Each group used the book If the World Were a Village (David J. Smith, Kids Can Press) to start discussion about composition of the world’s population, languages spoken, and resource distribution and use. (See the sidebar to learn how many people live in what areas of the world if we reduce population proportionately from six billion plus to 100.) All campers also visited the Calvin Center’s Global Village for a tour of a Haitian village that has been reproduced on the campus.

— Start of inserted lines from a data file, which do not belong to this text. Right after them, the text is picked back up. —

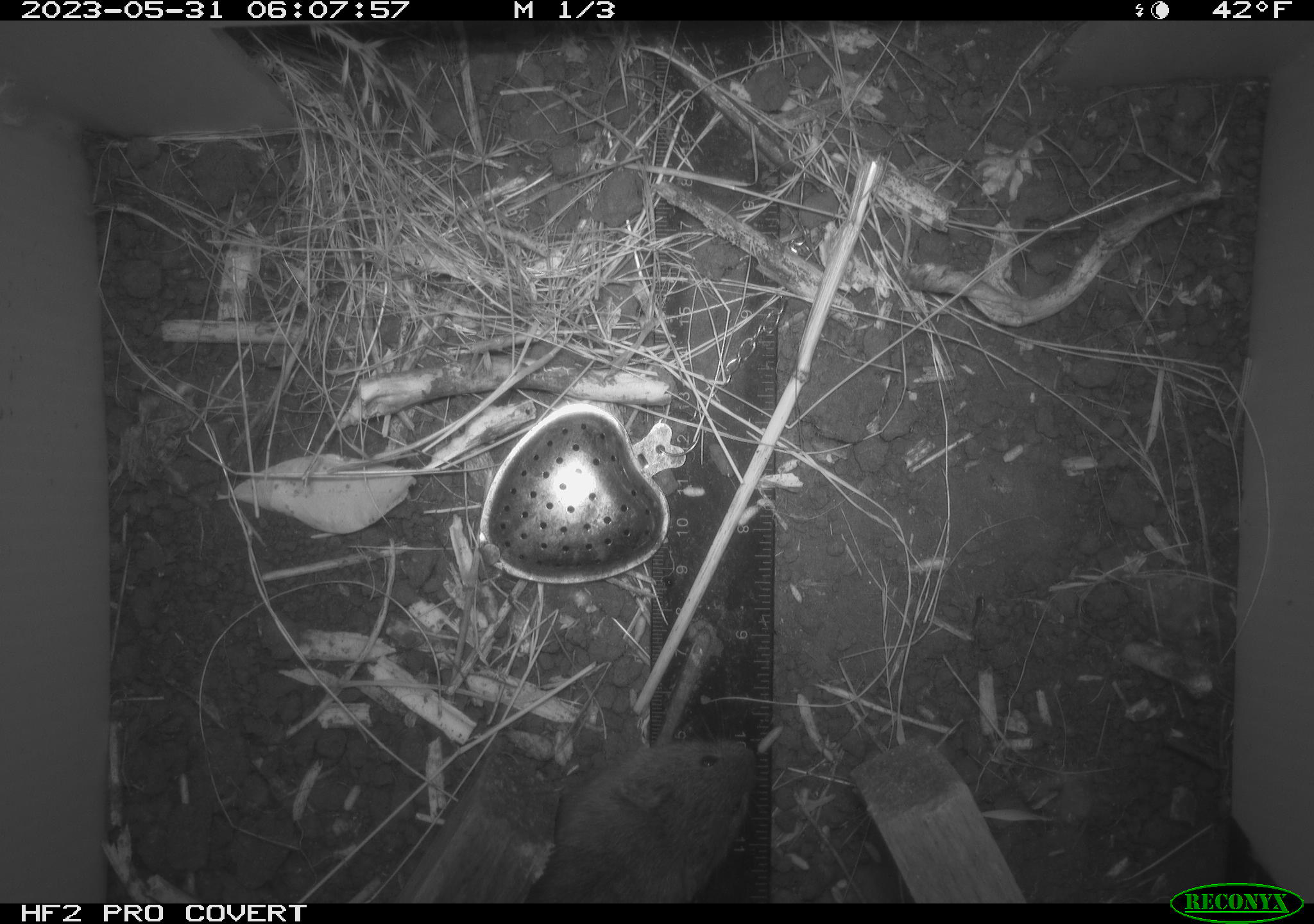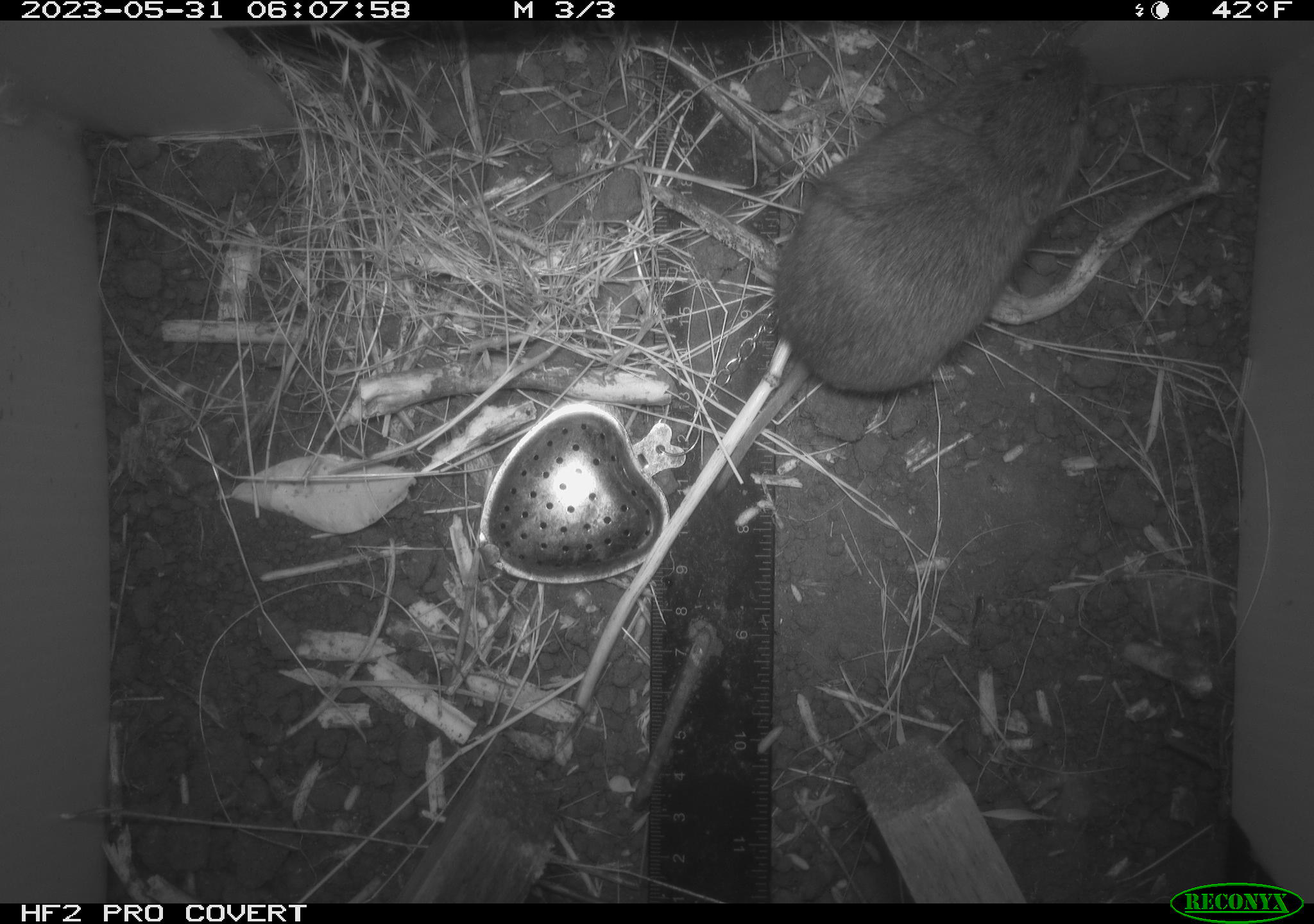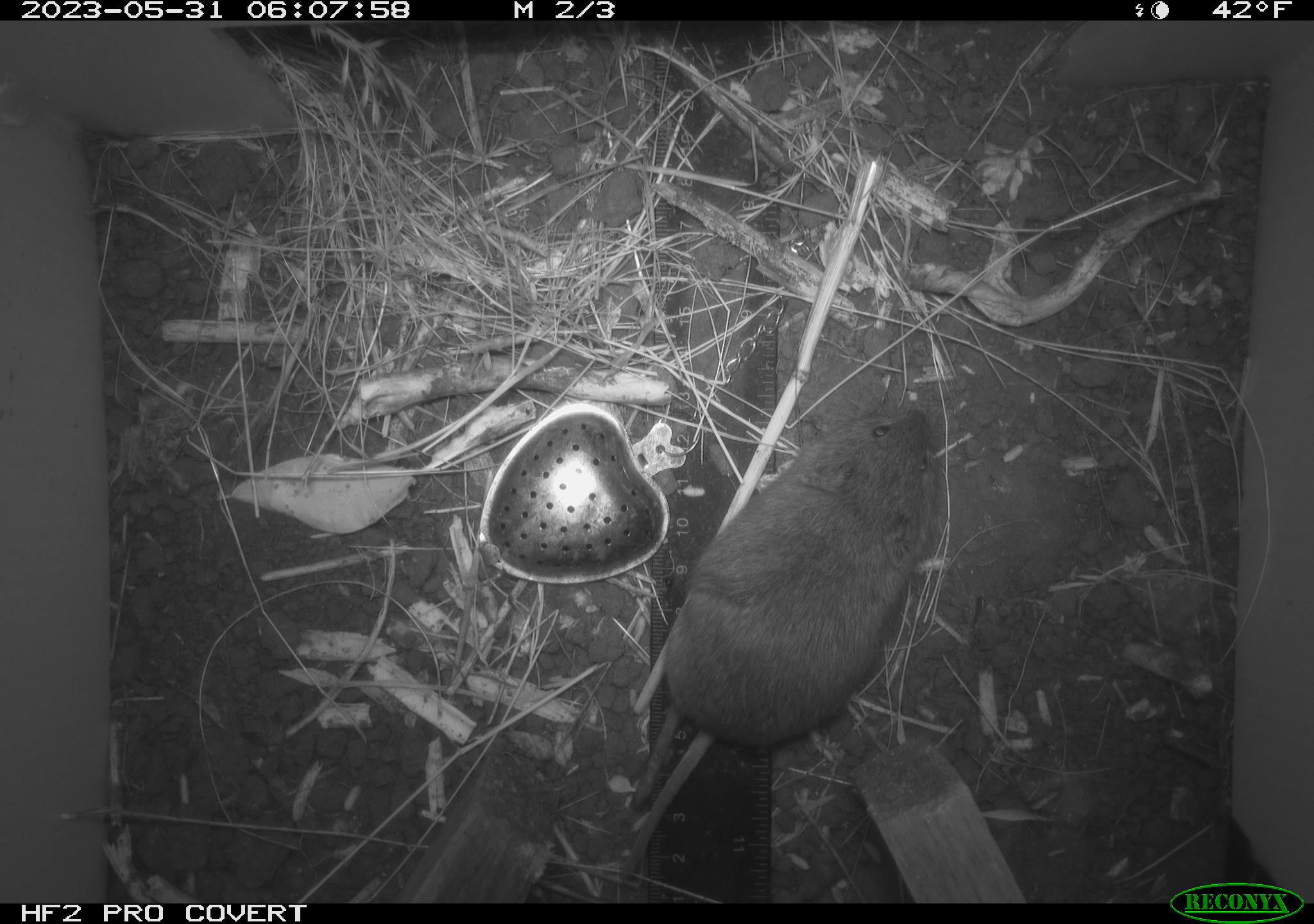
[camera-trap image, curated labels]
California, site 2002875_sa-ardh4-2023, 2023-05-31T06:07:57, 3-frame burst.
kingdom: Animalia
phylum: Chordata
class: Mammalia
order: Rodentia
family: Cricetidae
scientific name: Arvicolinae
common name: voles, lemmings, and muskrats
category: arvicolinae subfamily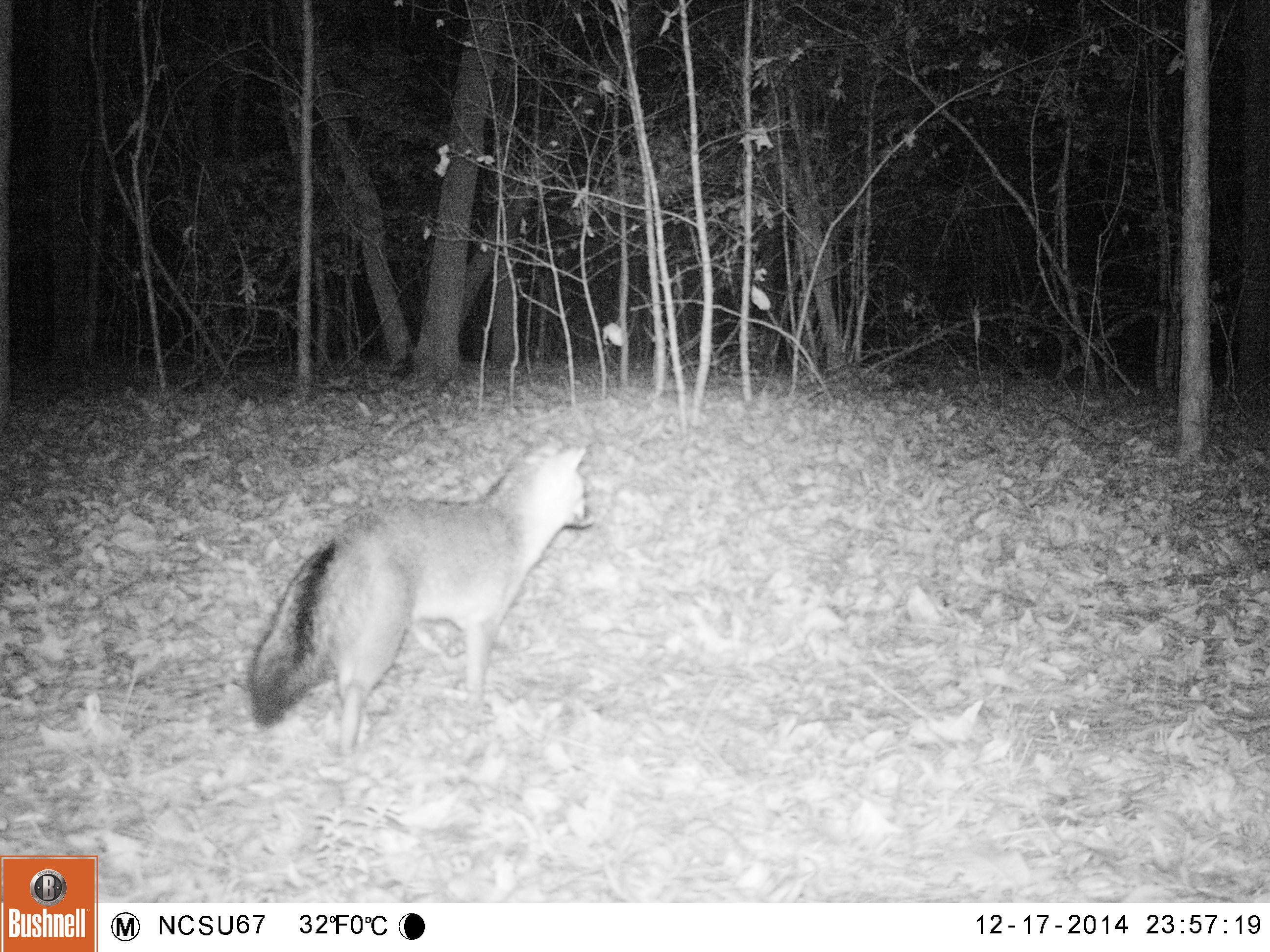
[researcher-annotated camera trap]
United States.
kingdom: Animalia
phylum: Chordata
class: Mammalia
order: Carnivora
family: Canidae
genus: Urocyon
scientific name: Urocyon cinereoargenteus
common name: gray fox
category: Grey Fox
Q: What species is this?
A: Grey Fox (gray fox) (Urocyon cinereoargenteus).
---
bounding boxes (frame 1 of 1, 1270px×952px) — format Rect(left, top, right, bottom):
Grey Fox: Rect(233, 438, 598, 751)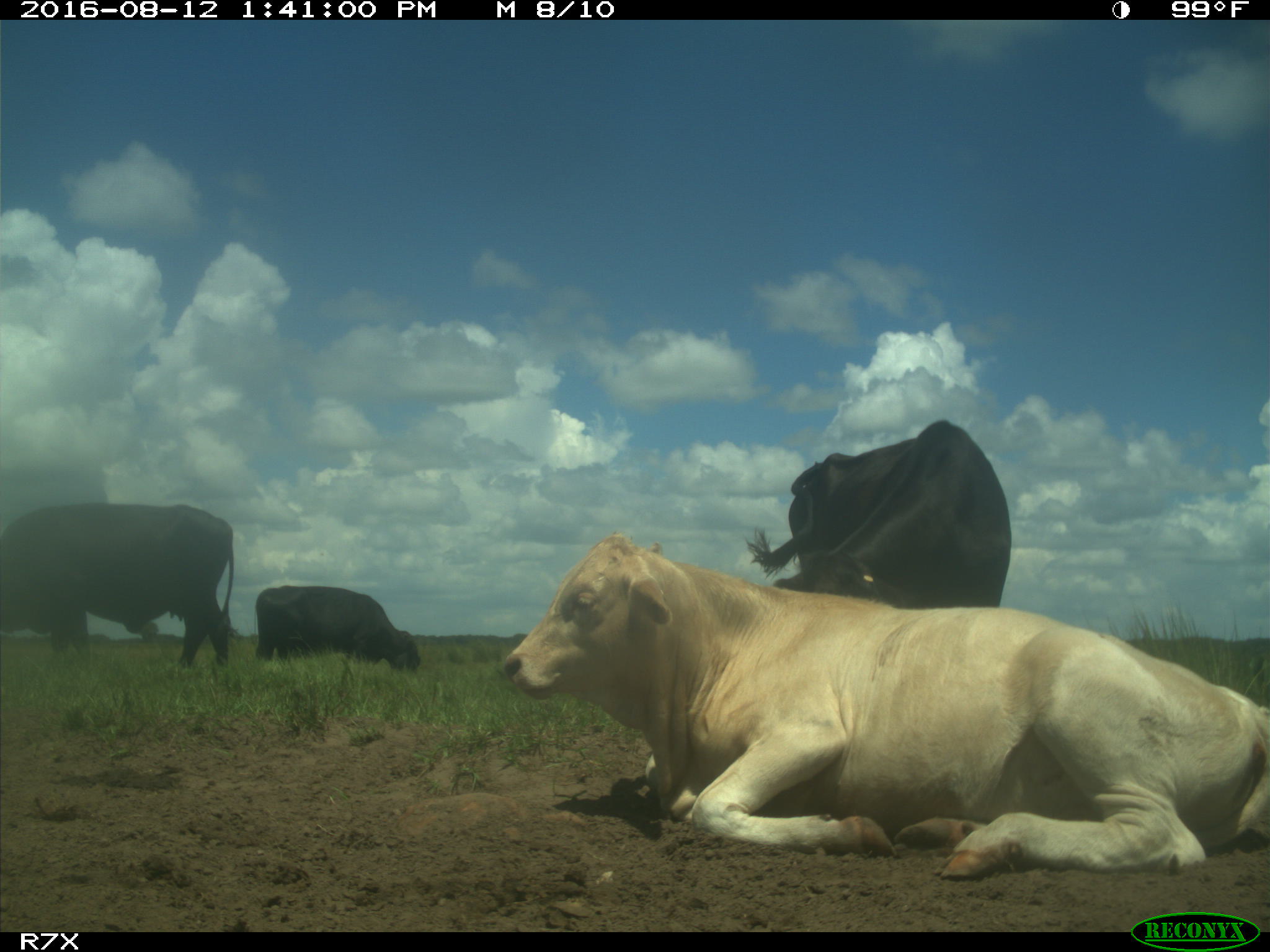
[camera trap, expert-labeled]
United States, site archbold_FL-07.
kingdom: Animalia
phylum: Chordata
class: Mammalia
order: Artiodactyla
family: Bovidae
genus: Bos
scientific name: Bos taurus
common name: domestic cow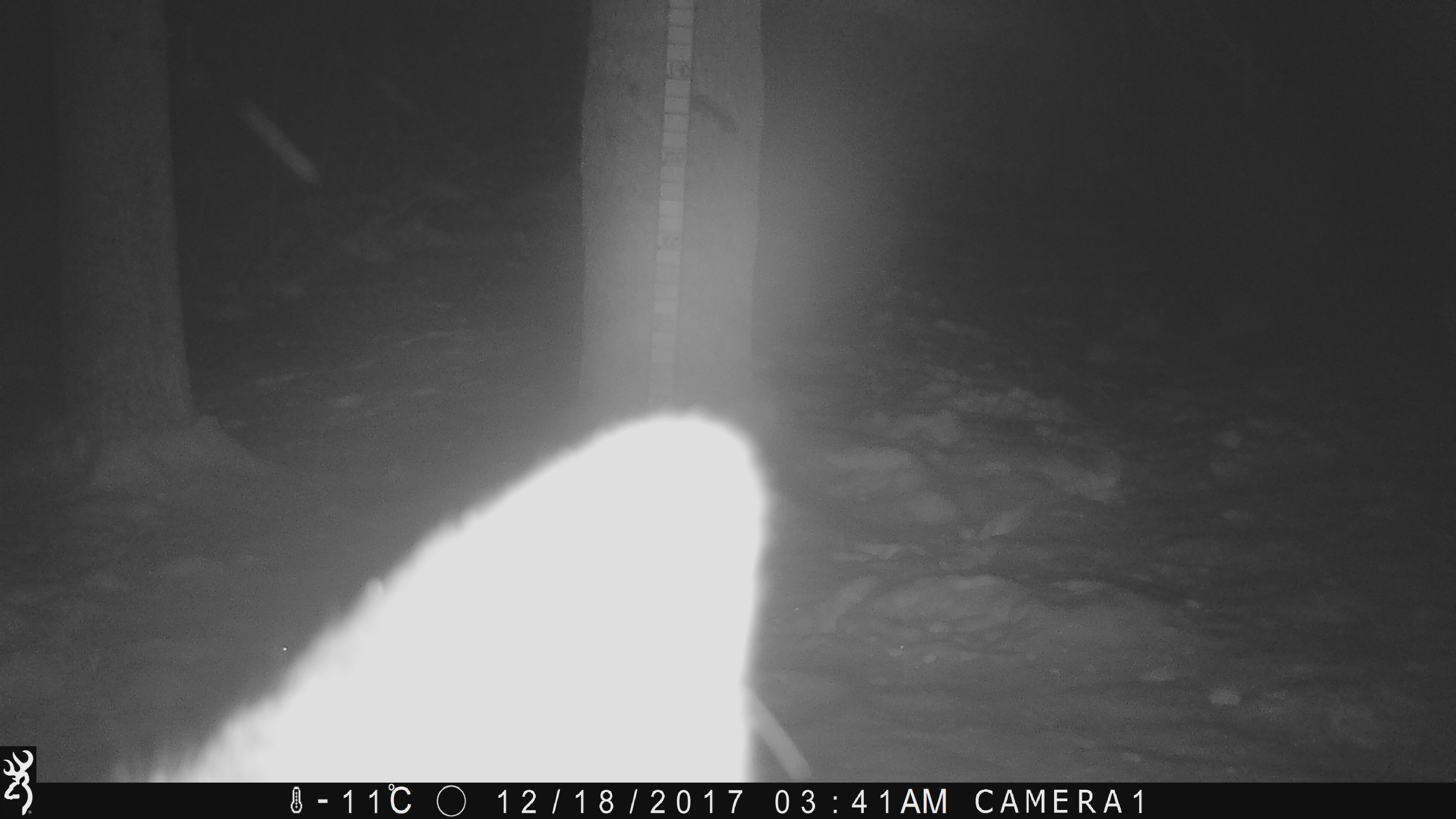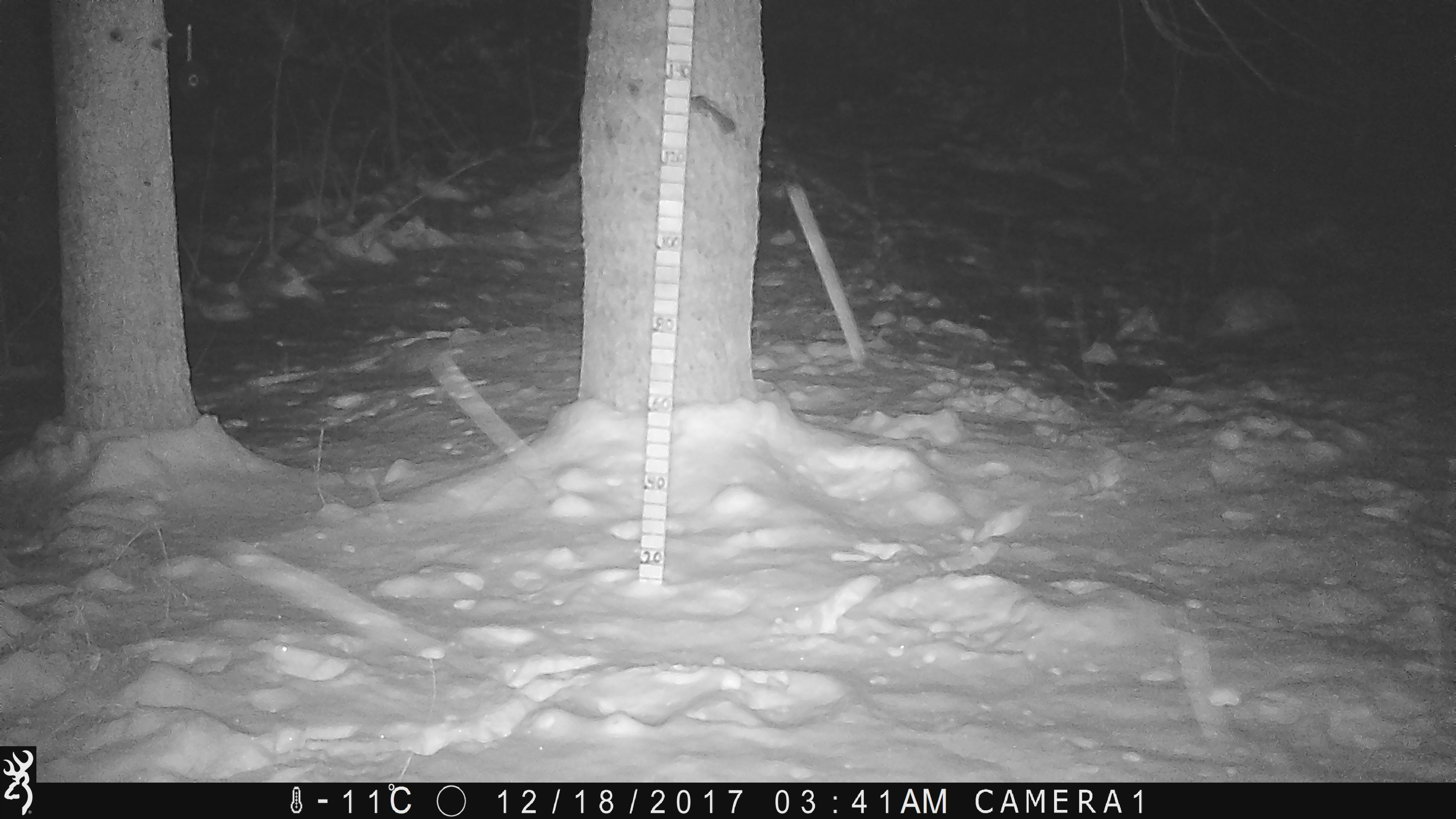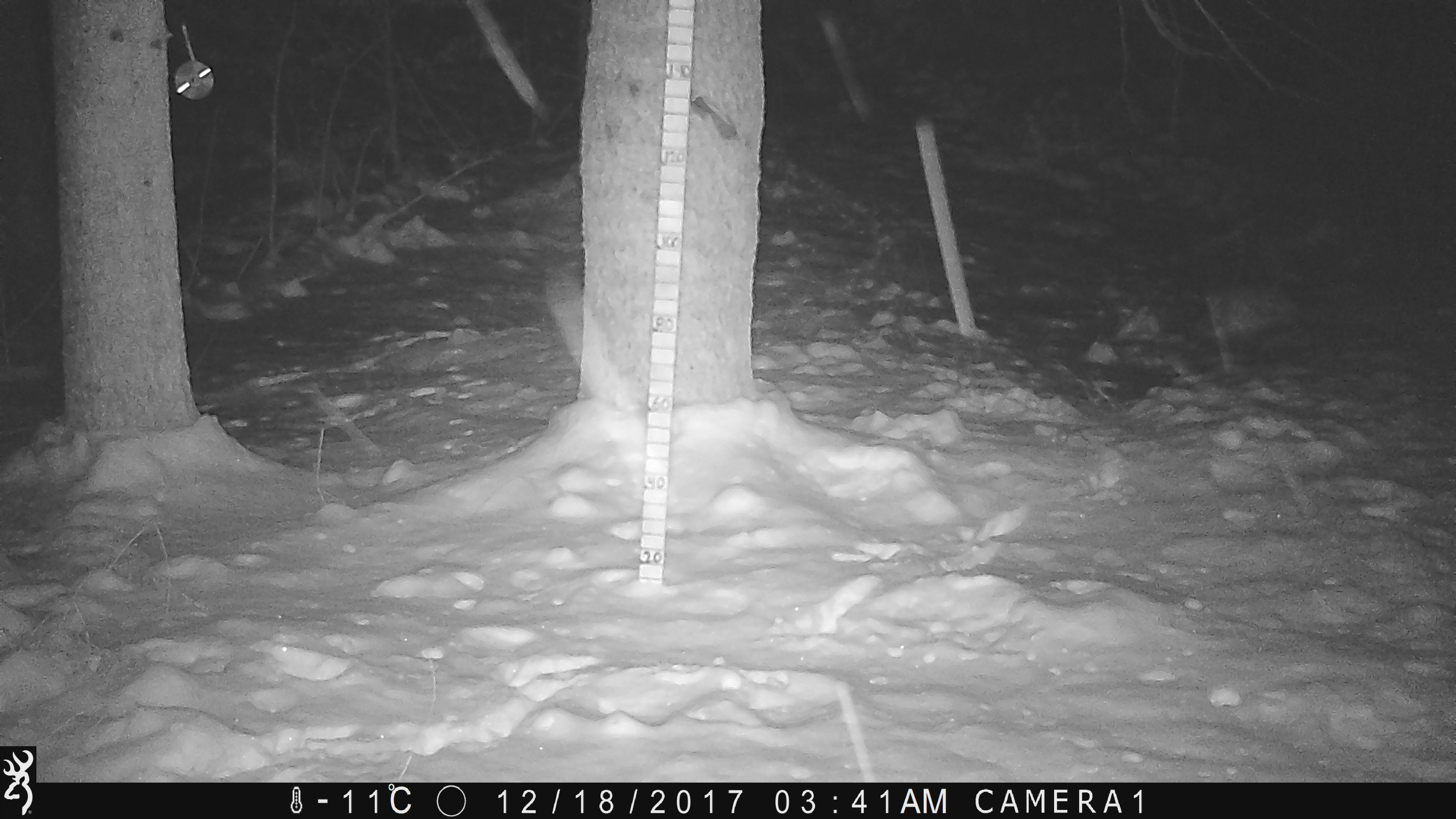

Hein Vingerling, who has lived and worked in Haiti for many years, introduced Peacemakers to Haitian life, starting with a cinderblock kitchen separate from the house. Hein explained how a fire is tended so that there are always coals to use under the grates that cover cutouts in a concrete counter. Pots and pans sit on the grates to cook food. He pointed out the goat, a great hit with campers, that is a source of milk and cheese; he led us through a very small, cinderblock house and a small shower stall fed by a 50-gallon drum of water; we witnessed bargaining for acceptable prices in the outdoor market where we ate sample slices of 4- inch-long Caribbean bananas. Then we toured a garden and the pond where villagers fish for talapia. The last stop on the tour was the brick-making shed where each group of Peacemakers made a brick and signed it.
In the remaining two days of camp, our three groups designed their own villages the way they thought they should be.